> [EXERCISE INSTRUCTIONS]: Set out the items below as a Markdown table with two columns, "Row" for a running number and "Line" for the line itself. Skip blank lines and leave out the pictures.
----
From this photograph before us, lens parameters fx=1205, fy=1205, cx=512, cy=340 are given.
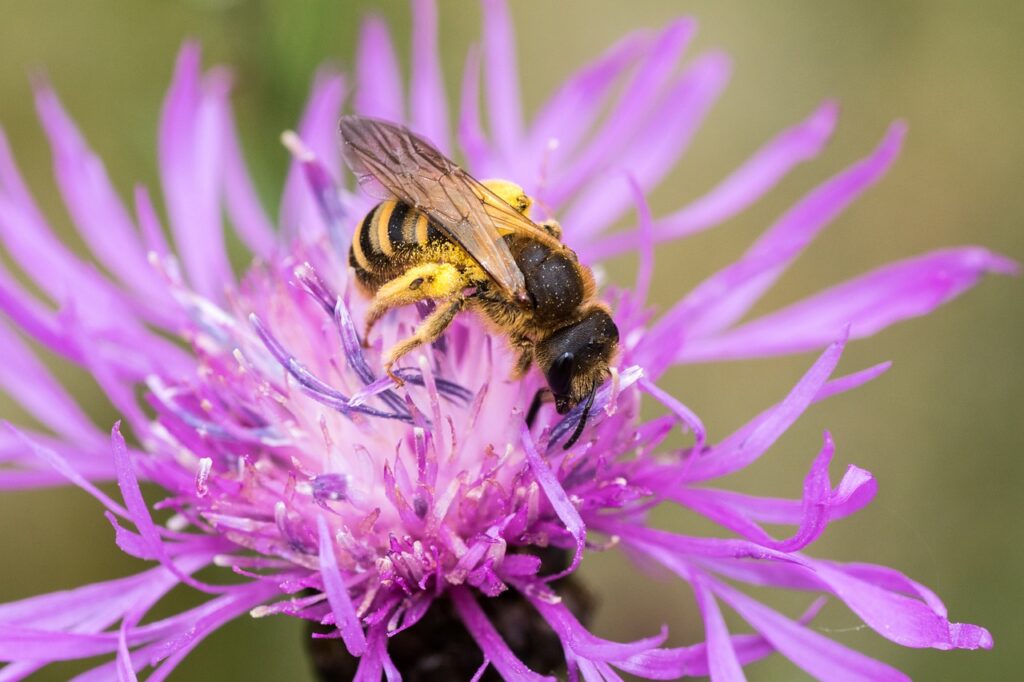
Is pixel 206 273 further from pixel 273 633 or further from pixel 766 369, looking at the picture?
pixel 766 369

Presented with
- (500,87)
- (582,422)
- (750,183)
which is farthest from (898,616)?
(500,87)

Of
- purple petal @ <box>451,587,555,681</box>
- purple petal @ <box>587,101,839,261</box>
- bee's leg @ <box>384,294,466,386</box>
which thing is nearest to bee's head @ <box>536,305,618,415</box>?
bee's leg @ <box>384,294,466,386</box>

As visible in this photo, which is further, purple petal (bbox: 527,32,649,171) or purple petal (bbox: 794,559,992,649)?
purple petal (bbox: 527,32,649,171)

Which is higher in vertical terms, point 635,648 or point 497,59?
point 497,59

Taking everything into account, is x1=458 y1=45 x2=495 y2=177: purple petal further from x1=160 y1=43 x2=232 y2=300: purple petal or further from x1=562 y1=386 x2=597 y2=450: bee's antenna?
x1=562 y1=386 x2=597 y2=450: bee's antenna

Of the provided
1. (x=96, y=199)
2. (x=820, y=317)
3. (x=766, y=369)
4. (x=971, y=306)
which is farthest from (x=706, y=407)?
(x=96, y=199)

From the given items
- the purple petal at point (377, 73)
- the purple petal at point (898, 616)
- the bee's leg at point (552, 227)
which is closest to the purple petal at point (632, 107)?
the purple petal at point (377, 73)
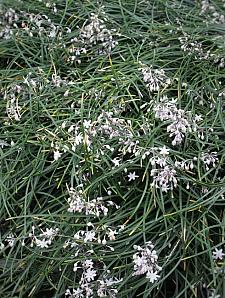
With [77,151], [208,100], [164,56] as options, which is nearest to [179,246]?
[77,151]

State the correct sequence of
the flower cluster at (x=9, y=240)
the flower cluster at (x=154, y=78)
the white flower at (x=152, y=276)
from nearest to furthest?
the white flower at (x=152, y=276)
the flower cluster at (x=9, y=240)
the flower cluster at (x=154, y=78)

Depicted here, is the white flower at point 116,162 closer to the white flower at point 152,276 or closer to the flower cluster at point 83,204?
the flower cluster at point 83,204

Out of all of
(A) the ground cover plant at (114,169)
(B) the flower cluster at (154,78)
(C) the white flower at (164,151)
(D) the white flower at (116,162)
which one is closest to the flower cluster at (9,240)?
(A) the ground cover plant at (114,169)

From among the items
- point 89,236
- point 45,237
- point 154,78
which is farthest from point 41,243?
point 154,78

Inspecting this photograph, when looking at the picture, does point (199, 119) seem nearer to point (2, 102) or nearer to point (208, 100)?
point (208, 100)

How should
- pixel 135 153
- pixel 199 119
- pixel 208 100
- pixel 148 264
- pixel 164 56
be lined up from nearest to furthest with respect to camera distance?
pixel 148 264 < pixel 135 153 < pixel 199 119 < pixel 208 100 < pixel 164 56

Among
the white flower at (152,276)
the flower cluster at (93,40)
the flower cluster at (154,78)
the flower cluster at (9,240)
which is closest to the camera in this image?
the white flower at (152,276)

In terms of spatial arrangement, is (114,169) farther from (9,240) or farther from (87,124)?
(9,240)
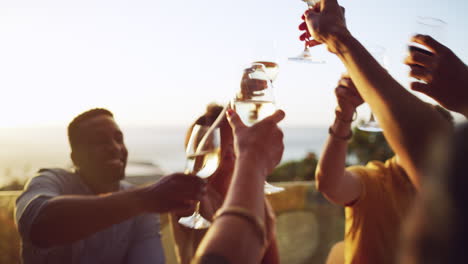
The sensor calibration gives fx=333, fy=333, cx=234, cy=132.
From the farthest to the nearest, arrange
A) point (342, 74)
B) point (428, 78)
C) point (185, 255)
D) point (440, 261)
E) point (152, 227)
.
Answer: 1. point (152, 227)
2. point (185, 255)
3. point (342, 74)
4. point (428, 78)
5. point (440, 261)

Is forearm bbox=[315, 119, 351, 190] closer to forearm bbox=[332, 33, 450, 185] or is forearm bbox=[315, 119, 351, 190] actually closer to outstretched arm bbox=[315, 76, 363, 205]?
outstretched arm bbox=[315, 76, 363, 205]

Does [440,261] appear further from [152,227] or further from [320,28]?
[152,227]

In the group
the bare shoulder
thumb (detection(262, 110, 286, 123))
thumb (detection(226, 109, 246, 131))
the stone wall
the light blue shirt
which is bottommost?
the stone wall

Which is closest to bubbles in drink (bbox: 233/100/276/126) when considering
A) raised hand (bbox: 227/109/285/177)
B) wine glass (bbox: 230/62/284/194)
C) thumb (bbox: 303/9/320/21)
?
wine glass (bbox: 230/62/284/194)

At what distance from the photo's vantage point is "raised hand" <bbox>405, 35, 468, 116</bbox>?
1230mm

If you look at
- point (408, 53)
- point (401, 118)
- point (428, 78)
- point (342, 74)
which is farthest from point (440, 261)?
point (342, 74)

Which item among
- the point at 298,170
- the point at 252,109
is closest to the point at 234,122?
the point at 252,109

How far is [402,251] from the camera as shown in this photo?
455 mm

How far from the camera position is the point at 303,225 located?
4.66 meters

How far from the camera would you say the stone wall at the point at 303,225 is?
4.53m

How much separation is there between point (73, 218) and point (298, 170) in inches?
517

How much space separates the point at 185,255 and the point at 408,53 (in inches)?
64.5

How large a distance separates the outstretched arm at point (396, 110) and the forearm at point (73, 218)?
149 centimetres

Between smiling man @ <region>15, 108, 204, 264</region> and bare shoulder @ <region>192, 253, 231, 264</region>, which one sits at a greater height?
bare shoulder @ <region>192, 253, 231, 264</region>
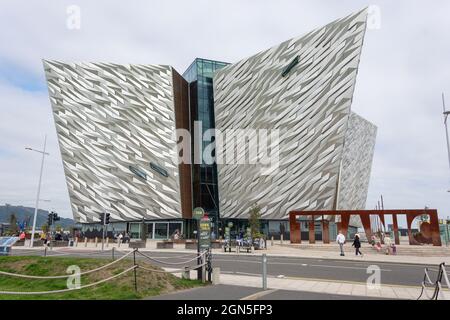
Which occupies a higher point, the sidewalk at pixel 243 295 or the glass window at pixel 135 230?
the glass window at pixel 135 230

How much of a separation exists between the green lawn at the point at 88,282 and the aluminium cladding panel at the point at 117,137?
4064 centimetres

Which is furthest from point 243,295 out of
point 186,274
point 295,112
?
point 295,112

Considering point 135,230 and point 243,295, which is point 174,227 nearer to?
point 135,230

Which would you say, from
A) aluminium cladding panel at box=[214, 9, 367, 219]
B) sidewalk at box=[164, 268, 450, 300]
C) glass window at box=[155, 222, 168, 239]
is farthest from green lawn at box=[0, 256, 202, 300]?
glass window at box=[155, 222, 168, 239]

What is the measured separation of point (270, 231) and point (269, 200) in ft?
15.8

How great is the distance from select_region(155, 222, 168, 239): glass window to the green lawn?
42222 millimetres

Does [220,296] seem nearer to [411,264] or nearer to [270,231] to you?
----
> [EXERCISE SOLUTION]:
| Row | Line |
|---|---|
| 1 | From this photograph before us, lens parameters fx=1205, fy=1205, cx=512, cy=340 are given. |
| 2 | Is pixel 206 273 further from pixel 273 633 or further from pixel 766 369, looking at the picture? |
| 3 | pixel 766 369 |
| 4 | Presented with |
| 5 | - (500,87) |
| 6 | - (582,422) |
| 7 | - (750,183) |
| 8 | which is farthest from (898,616)? |
| 9 | (500,87) |
| 10 | Of |
| 11 | - purple petal @ <box>451,587,555,681</box> |
| 12 | - purple petal @ <box>587,101,839,261</box> |
| 13 | - bee's leg @ <box>384,294,466,386</box> |
| 14 | which thing is nearest to bee's head @ <box>536,305,618,415</box>? |
| 15 | bee's leg @ <box>384,294,466,386</box> |
| 16 | As visible in this photo, which is further, purple petal (bbox: 527,32,649,171) or purple petal (bbox: 794,559,992,649)? |
| 17 | purple petal (bbox: 527,32,649,171) |
| 18 | Which is higher in vertical terms, point 635,648 or point 497,59? |
| 19 | point 497,59 |
| 20 | Taking everything into account, is x1=458 y1=45 x2=495 y2=177: purple petal further from x1=160 y1=43 x2=232 y2=300: purple petal or further from x1=562 y1=386 x2=597 y2=450: bee's antenna? |
| 21 | x1=562 y1=386 x2=597 y2=450: bee's antenna |
| 22 | Of the provided |
| 23 | 1. (x=96, y=199) |
| 24 | 2. (x=820, y=317) |
| 25 | 3. (x=766, y=369) |
| 26 | 4. (x=971, y=306) |
| 27 | which is farthest from (x=706, y=407)? |
| 28 | (x=96, y=199) |
| 29 | From the given items |
| 30 | - the purple petal at point (377, 73) |
| 31 | - the purple petal at point (898, 616) |
| 32 | - the bee's leg at point (552, 227) |
| 33 | which is closest to the purple petal at point (632, 107)? |
| 34 | the purple petal at point (377, 73) |
| 35 | With [77,151], [208,100], [164,56] as options, which is nearest to [179,246]? |
| 36 | [77,151] |
| 37 | State the correct sequence of |
| 38 | the flower cluster at (x=9, y=240) |
| 39 | the flower cluster at (x=154, y=78) |
| 40 | the white flower at (x=152, y=276) |
| 41 | from nearest to furthest? |
| 42 | the white flower at (x=152, y=276) |
| 43 | the flower cluster at (x=9, y=240) |
| 44 | the flower cluster at (x=154, y=78) |
| 45 | Depicted here, is the white flower at point 116,162 closer to the white flower at point 152,276 or closer to the flower cluster at point 83,204? |
| 46 | the flower cluster at point 83,204 |
| 47 | Out of all of |
| 48 | (A) the ground cover plant at (114,169) |
| 49 | (B) the flower cluster at (154,78) |
| 50 | (C) the white flower at (164,151) |
| 51 | (D) the white flower at (116,162) |
| 52 | which one is closest to the flower cluster at (9,240)? |
| 53 | (A) the ground cover plant at (114,169) |
| 54 | From among the items |
| 55 | - point 89,236 |
| 56 | - point 45,237 |
| 57 | - point 154,78 |
| 58 | which is farthest from point 41,243? |
| 59 | point 154,78 |
| 60 | Inspecting this photograph, when looking at the picture, does point (199, 119) seem nearer to point (2, 102) or nearer to point (208, 100)? |
| 61 | point (208, 100) |
| 62 | How should |
| 63 | - pixel 135 153 |
| 64 | - pixel 199 119 |
| 65 | - pixel 208 100 |
| 66 | - pixel 148 264 |
| 67 | - pixel 164 56 |
| 68 | be lined up from nearest to furthest with respect to camera distance? |
| 69 | pixel 148 264 < pixel 135 153 < pixel 199 119 < pixel 208 100 < pixel 164 56 |
| 70 | Among |
| 71 | the white flower at (152,276) |
| 72 | the flower cluster at (93,40) |
| 73 | the flower cluster at (154,78) |
| 74 | the flower cluster at (9,240) |
| 75 | which is closest to the camera in this image? |
| 76 | the white flower at (152,276) |
| 77 | In terms of spatial arrangement, is (114,169) farther from (9,240) or farther from (87,124)? |
| 78 | (9,240) |
| 79 | The sensor calibration gives fx=333, fy=333, cx=234, cy=132. |
| 80 | From the farthest to the nearest, arrange |
| 81 | A) point (342, 74) |
| 82 | B) point (428, 78) |
| 83 | C) point (185, 255) |
| 84 | D) point (440, 261) |
| 85 | E) point (152, 227) |
| 86 | . |
| 87 | Answer: 1. point (152, 227) |
| 88 | 2. point (185, 255) |
| 89 | 3. point (342, 74) |
| 90 | 4. point (428, 78) |
| 91 | 5. point (440, 261) |
| 92 | Is forearm bbox=[315, 119, 351, 190] closer to forearm bbox=[332, 33, 450, 185] or is forearm bbox=[315, 119, 351, 190] actually closer to outstretched arm bbox=[315, 76, 363, 205]? |
| 93 | outstretched arm bbox=[315, 76, 363, 205] |
| 94 | Does [440,261] appear further from [152,227] or further from [320,28]? |
| 95 | [152,227] |
| 96 | In the group |
| 97 | the bare shoulder |
| 98 | thumb (detection(262, 110, 286, 123)) |
| 99 | thumb (detection(226, 109, 246, 131)) |
| 100 | the stone wall |
| 101 | the light blue shirt |
| 102 | which is bottommost? |
| 103 | the stone wall |
| 104 | Which is closest to bubbles in drink (bbox: 233/100/276/126) when considering |
| 105 | A) raised hand (bbox: 227/109/285/177) |
| 106 | B) wine glass (bbox: 230/62/284/194) |
| 107 | C) thumb (bbox: 303/9/320/21) |
| 108 | ? |
| 109 | wine glass (bbox: 230/62/284/194) |
| 110 | At what distance from the photo's vantage point is "raised hand" <bbox>405, 35, 468, 116</bbox>? |
| 111 | 1230mm |
| 112 | If you look at |
| 113 | - point (408, 53) |
| 114 | - point (401, 118) |
| 115 | - point (428, 78) |
| 116 | - point (342, 74) |
| 117 | which is farthest from point (440, 261)? |
| 118 | point (342, 74) |
| 119 | Which item among |
| 120 | - the point at 298,170 |
| 121 | - the point at 252,109 |
| 122 | is closest to the point at 234,122? |
| 123 | the point at 252,109 |
| 124 | How far is [402,251] from the camera as shown in this photo? |
| 125 | 455 mm |
| 126 | How far from the camera position is the point at 303,225 located? |
| 127 | 4.66 meters |
| 128 | How far from the camera would you say the stone wall at the point at 303,225 is? |
| 129 | 4.53m |
| 130 | How much separation is there between point (73, 218) and point (298, 170) in inches? |
| 131 | 517 |
| 132 | How much space separates the point at 185,255 and the point at 408,53 (in inches)? |
| 133 | 64.5 |
| 134 | How large a distance separates the outstretched arm at point (396, 110) and the forearm at point (73, 218)? |
| 135 | 149 centimetres |
| 136 | Between smiling man @ <region>15, 108, 204, 264</region> and bare shoulder @ <region>192, 253, 231, 264</region>, which one sits at a greater height? |
| 137 | bare shoulder @ <region>192, 253, 231, 264</region> |
| 138 | Which occupies a higher point, the sidewalk at pixel 243 295 or the glass window at pixel 135 230? |
| 139 | the glass window at pixel 135 230 |
| 140 | How much of a separation exists between the green lawn at the point at 88,282 and the aluminium cladding panel at the point at 117,137? |
| 141 | 4064 centimetres |
| 142 | Which is furthest from point 243,295 out of |
| 143 | point 186,274 |
| 144 | point 295,112 |
| 145 | ? |
| 146 | point 295,112 |
| 147 | Considering point 135,230 and point 243,295, which is point 174,227 nearer to? |
| 148 | point 135,230 |
| 149 | Which would you say, from |
| 150 | A) aluminium cladding panel at box=[214, 9, 367, 219] |
| 151 | B) sidewalk at box=[164, 268, 450, 300] |
| 152 | C) glass window at box=[155, 222, 168, 239] |
| 153 | is farthest from green lawn at box=[0, 256, 202, 300]? |
| 154 | glass window at box=[155, 222, 168, 239] |
| 155 | What is the measured separation of point (270, 231) and point (269, 200) in ft? |
| 156 | 15.8 |
| 157 | How great is the distance from select_region(155, 222, 168, 239): glass window to the green lawn? |
| 158 | 42222 millimetres |
| 159 | Does [220,296] seem nearer to [411,264] or nearer to [270,231] to you? |